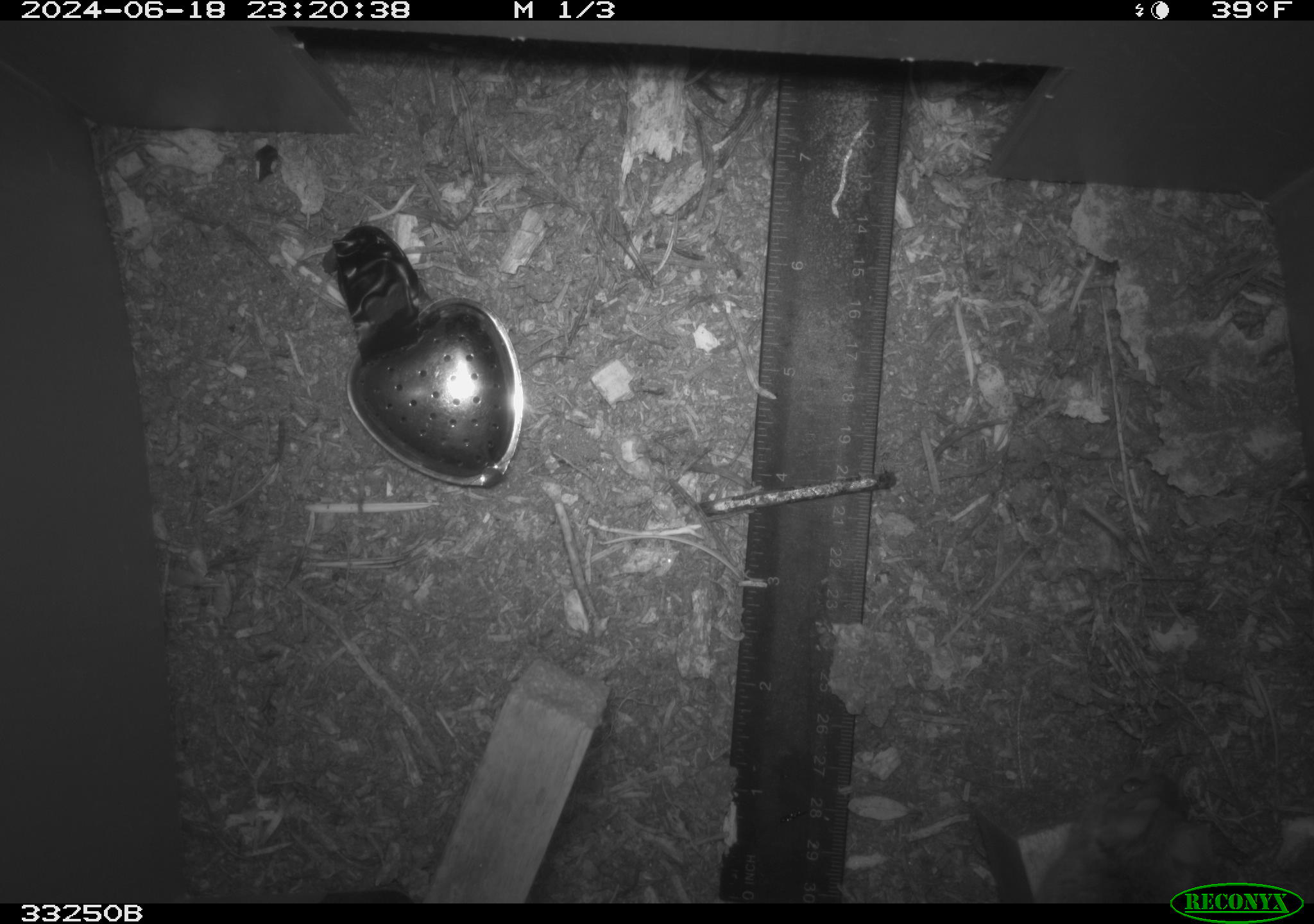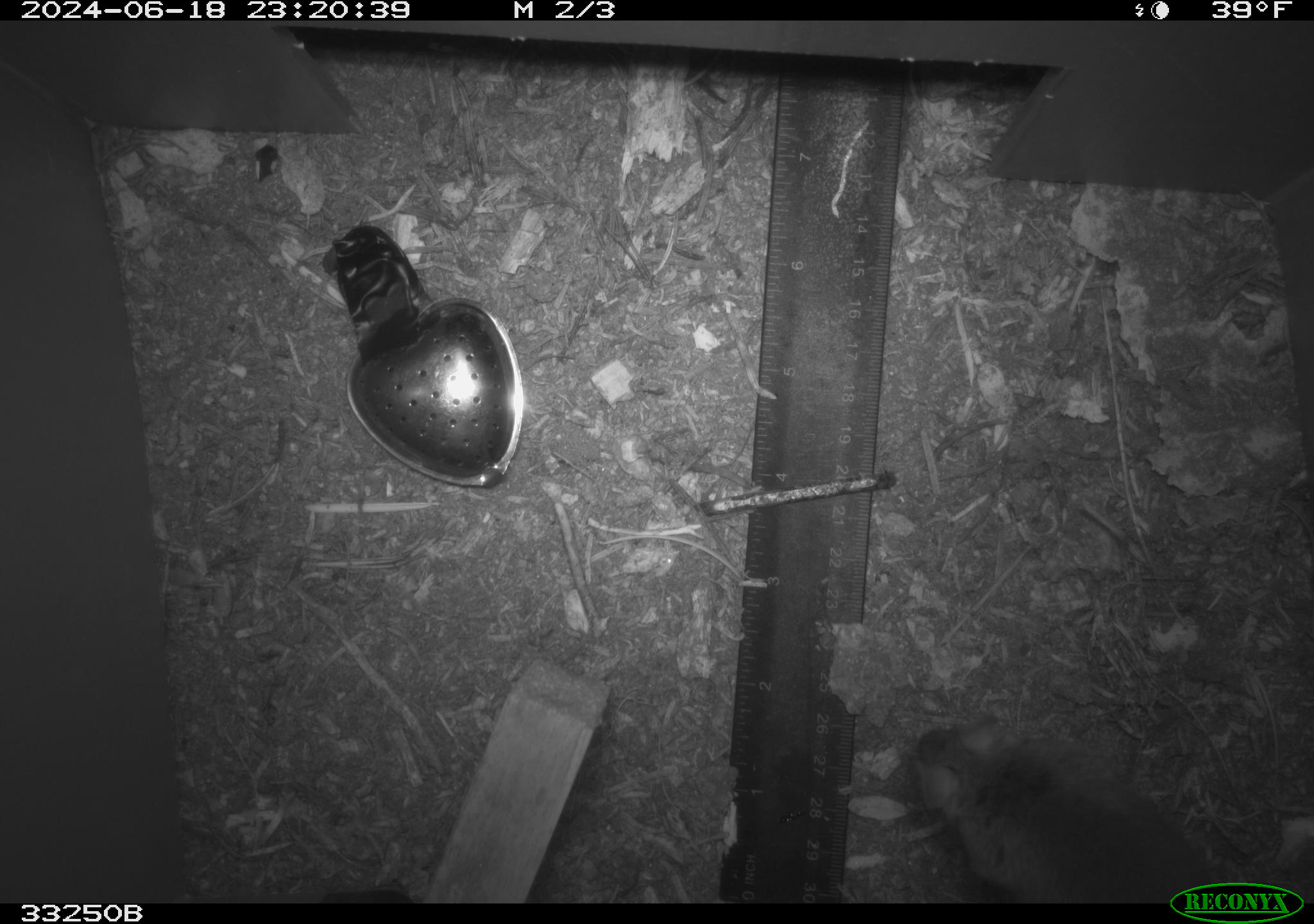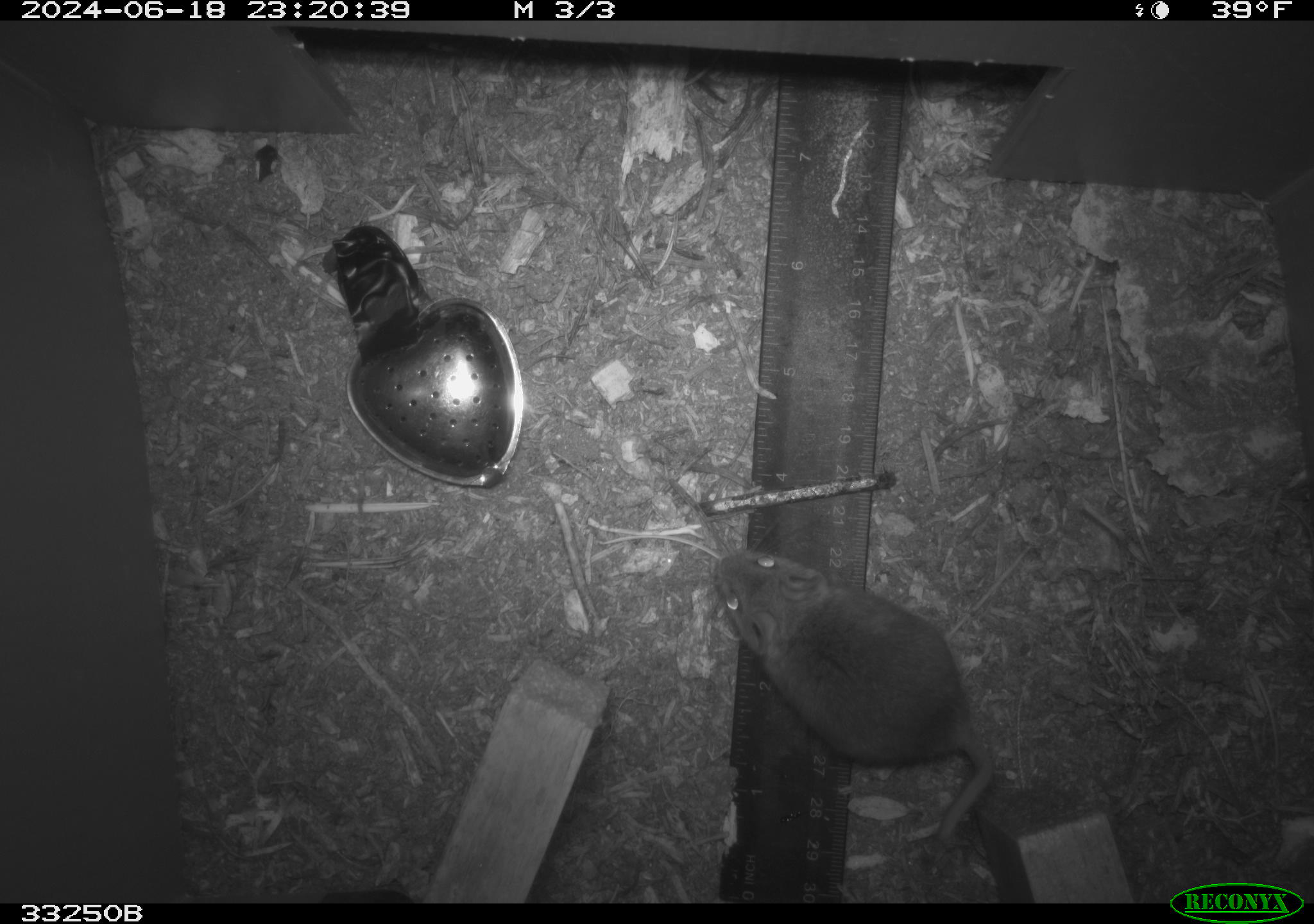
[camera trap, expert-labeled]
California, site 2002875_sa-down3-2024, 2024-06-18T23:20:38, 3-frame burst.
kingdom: Animalia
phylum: Chordata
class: Mammalia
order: Rodentia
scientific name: Rodentia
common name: rodent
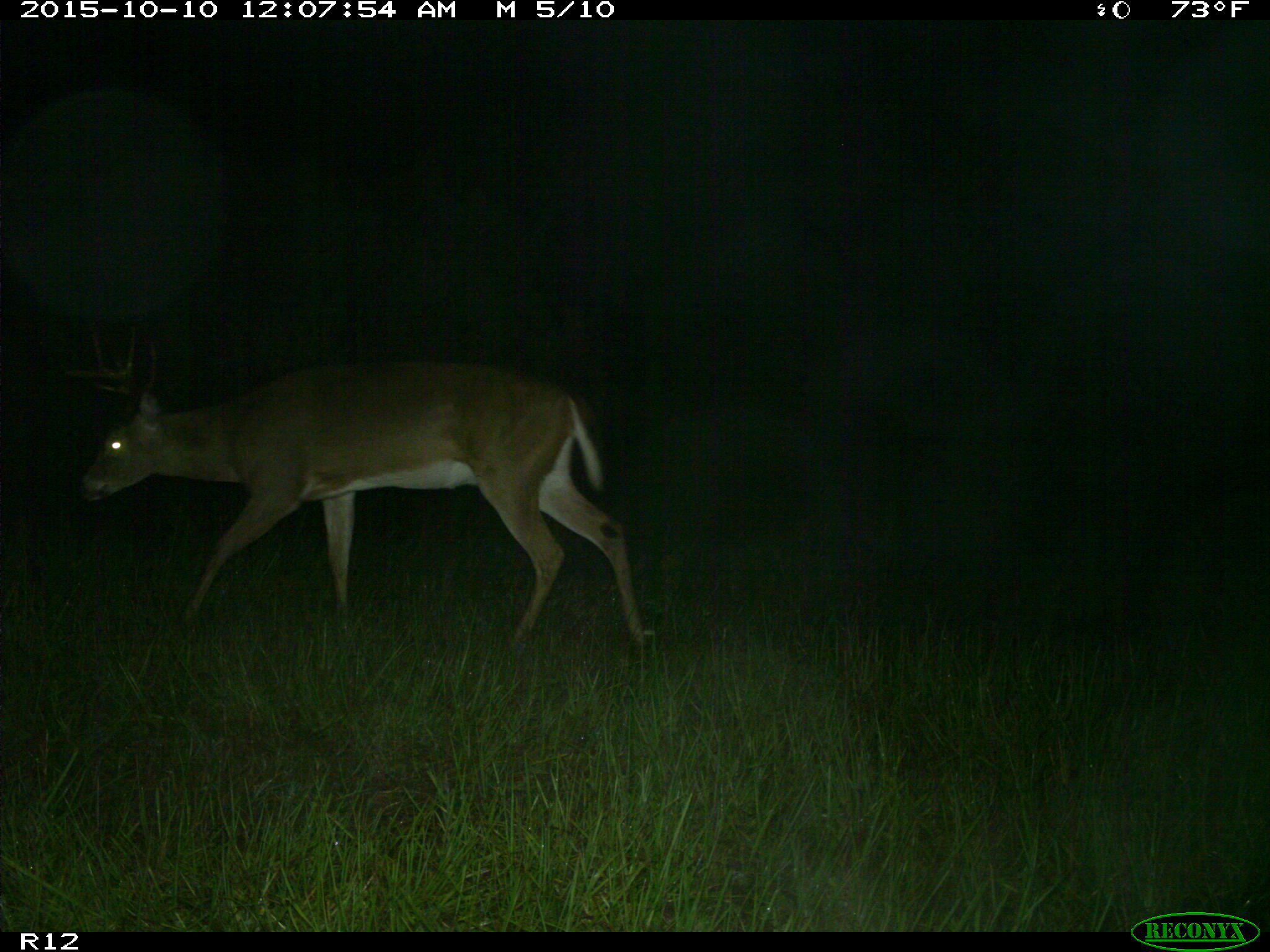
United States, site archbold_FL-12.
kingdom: Animalia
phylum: Chordata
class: Mammalia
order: Artiodactyla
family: Cervidae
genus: Odocoileus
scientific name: Odocoileus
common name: deer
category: unidentified deer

**Description of the task**. The records above are to be copied exactly, with no pictures carried over.

**Output of the task**.
[camera trap, expert-labeled]
California, site 2002875_sa-down3-2024, 2024-06-18T23:20:38, 3-frame burst.
kingdom: Animalia
phylum: Chordata
class: Mammalia
order: Rodentia
scientific name: Rodentia
common name: rodent
United States, site archbold_FL-12.
kingdom: Animalia
phylum: Chordata
class: Mammalia
order: Artiodactyla
family: Cervidae
genus: Odocoileus
scientific name: Odocoileus
common name: deer
category: unidentified deer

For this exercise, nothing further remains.